Plantarfasciopathy (often referred to as plantarfasciitis) is the most common clinical diagnosis for heel pain. This usually starts as a result of inflammation of the soft tissues that sit underneath the foot and insert into the heel bone (see picture below) but as time progresses it can lead to adaptation and change within the tissues similar to what is seen in tendonopathy (see previous running blog).

plantarfascia image

It is reported by people who lead active lifestyle’s (in particular runners) and also in those that lead a more sedentary lifestyle. Changes in footwear, being overweight and training overload have been reported as some possible reasons for its onset.

However, before a clinical diagnosis can be made it is important to rule out other potential sources of heel pain. These include referred pain from a disc or nerve in the lower back, referred pain from a “trigger point” (i.e a knot) in one of the calf muscles (commonly the Soleus muscle – see picture below), a stress response in the heel bone, Calcaneal Bursitis or the presence of a bone spur in the heel.

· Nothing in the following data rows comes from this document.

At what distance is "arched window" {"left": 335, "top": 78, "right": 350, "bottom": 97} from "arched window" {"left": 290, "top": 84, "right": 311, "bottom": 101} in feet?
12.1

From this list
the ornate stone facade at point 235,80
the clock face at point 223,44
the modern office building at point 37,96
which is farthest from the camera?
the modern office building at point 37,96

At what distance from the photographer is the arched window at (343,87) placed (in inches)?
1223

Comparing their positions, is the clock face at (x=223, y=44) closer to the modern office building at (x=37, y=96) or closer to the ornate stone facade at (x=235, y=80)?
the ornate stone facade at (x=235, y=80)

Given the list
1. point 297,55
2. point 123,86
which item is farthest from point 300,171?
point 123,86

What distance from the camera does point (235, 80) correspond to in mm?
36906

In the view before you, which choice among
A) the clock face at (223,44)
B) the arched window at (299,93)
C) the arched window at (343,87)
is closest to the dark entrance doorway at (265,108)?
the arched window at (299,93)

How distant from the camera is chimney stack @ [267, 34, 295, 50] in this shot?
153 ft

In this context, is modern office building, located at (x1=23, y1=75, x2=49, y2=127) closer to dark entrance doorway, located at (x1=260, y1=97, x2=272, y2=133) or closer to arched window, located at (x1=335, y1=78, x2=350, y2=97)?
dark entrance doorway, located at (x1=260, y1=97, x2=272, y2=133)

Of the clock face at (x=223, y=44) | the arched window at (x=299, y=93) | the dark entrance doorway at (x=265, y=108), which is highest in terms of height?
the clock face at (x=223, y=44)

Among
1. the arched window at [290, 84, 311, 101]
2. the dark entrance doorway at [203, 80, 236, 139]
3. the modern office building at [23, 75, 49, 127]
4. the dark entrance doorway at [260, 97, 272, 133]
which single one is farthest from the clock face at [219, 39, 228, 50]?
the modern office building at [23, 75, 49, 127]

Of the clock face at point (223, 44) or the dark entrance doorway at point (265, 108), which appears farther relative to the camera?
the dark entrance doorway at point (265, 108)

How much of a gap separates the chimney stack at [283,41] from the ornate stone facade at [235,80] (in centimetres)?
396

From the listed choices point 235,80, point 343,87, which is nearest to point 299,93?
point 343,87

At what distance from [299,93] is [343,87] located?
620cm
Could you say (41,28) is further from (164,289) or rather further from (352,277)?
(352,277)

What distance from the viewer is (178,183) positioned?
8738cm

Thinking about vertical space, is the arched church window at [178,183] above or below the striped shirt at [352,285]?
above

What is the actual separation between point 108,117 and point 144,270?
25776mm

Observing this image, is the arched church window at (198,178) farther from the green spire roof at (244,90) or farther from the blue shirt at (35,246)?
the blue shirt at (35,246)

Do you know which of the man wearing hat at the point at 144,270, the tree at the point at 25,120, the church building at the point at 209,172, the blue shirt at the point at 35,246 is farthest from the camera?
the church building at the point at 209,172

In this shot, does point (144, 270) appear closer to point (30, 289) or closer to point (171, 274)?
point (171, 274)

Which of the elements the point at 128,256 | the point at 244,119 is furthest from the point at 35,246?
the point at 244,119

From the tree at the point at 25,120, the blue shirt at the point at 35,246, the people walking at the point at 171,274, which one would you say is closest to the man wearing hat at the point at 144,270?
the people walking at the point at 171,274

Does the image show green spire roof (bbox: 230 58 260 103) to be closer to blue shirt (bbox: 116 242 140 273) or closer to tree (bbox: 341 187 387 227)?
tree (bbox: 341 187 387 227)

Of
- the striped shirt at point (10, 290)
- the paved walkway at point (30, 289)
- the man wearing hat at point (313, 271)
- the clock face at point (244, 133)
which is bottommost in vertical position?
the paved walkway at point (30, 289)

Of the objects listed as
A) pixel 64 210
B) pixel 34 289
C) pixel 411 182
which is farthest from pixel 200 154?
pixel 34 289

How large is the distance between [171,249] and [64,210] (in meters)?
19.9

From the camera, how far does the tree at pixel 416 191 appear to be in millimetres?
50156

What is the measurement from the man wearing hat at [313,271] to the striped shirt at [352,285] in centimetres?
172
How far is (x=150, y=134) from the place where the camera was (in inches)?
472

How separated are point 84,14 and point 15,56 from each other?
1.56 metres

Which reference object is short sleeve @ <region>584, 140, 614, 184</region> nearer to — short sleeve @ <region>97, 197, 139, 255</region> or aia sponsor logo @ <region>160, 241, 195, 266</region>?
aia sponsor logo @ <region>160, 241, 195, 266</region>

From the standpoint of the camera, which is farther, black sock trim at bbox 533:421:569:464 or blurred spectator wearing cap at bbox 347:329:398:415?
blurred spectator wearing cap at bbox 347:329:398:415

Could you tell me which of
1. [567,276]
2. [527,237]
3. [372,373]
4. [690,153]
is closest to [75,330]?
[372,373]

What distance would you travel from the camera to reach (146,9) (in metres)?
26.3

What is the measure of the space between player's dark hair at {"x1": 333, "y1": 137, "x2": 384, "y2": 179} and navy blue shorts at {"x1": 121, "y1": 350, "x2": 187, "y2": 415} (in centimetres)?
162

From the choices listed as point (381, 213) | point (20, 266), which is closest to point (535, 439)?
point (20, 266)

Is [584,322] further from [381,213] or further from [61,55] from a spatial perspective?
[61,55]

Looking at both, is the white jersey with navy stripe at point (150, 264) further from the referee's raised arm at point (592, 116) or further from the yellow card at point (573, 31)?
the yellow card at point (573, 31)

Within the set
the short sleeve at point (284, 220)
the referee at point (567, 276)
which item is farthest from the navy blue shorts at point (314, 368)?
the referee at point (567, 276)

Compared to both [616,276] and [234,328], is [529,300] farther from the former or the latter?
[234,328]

soleus trigger points image

So treatment wise what are your options and how easy is this problem to fix? Firstly, the good news is that there are numerous treatment interventions available to physiotherapists that have been shown to help with plantarfasciopathy. These include taping to help unload the painful soft tissues, manual therapy including massage techniques to help release areas of tension, acupuncture to help reduce pain and exercise based rehabilitation to help improve the function and support of the muscles in the foot and often other major muscle groups in the leg. Try to avoid doing lots of stretching…this can often make things worse! The not so good news I’m afraid is that there is no clear cook-book recipe for managing this problem and it can often take a minimum of 8-12 weeks to see a tangible improvement in your symptoms, especially if the symptoms have been there for some time. Added to this a combination of treatment interventions is normally required. Act quickly to try to reduce the time that the problem is there for.

In the early, very acute phase patients often report their pain as severe at times at it can also be very irritable. What is meant by this is that the pain is easily aggravated and does not settle quickly once present.  One possible explanation for this is that we have to still walk every day and this doesn’t give ample enough rest time for the soft tissues to settle. Like all acute soft tissue injuries similar principles apply (relative rest, ice, possibly anti-inflammatories and unloading the painful area). A gel heel cup can sometimes be of help in the very early stages of pain.  Patients will often report pain and stiffness in the heel first thing in the morning, pain on every step of walking or with prolonged walking/standing and pain on walking after prolonged sitting.

There also appears to be a case building for the use of Shockwave Therapy in Plantarfasciopathy. Shockwave therapy is the delivery of abrupt, high amplitude pulses of mechanical energy, similar to sound waves, generated by a machine and transmitted to the body via a treatment unit. Shock waves stimulate angiogenesis (new blood vessels) and neurogenesis (new nerve cells). This has been shown to have some effectiveness in treating plantarfasciopathy (Wang et al 2006, Yin et al 2014). However, further research is required in this area. To date the exact physiological mechanisms at this stage are poorly understood, but it appears that the cells undergo microtrauma which promotes the inflammatory processes that are associated with  stimulating wound healing mechanisms. Unlike many conservative treatments for plantarfasciopathy, Extracorporeal Shock Wave Therapy can produce negative side effects. The procedure can be painful and can cause pain immediately following the procedure. Other side effects from it are minor skin bruising, reddening, and swelling around the treated area.

The take home message today…heel pain should not be put up with. Act fast and stop this problem becoming a more chronic issue that will take longer to settle. Get early advice from a physiotherapist and things should settle reasonably swiftly.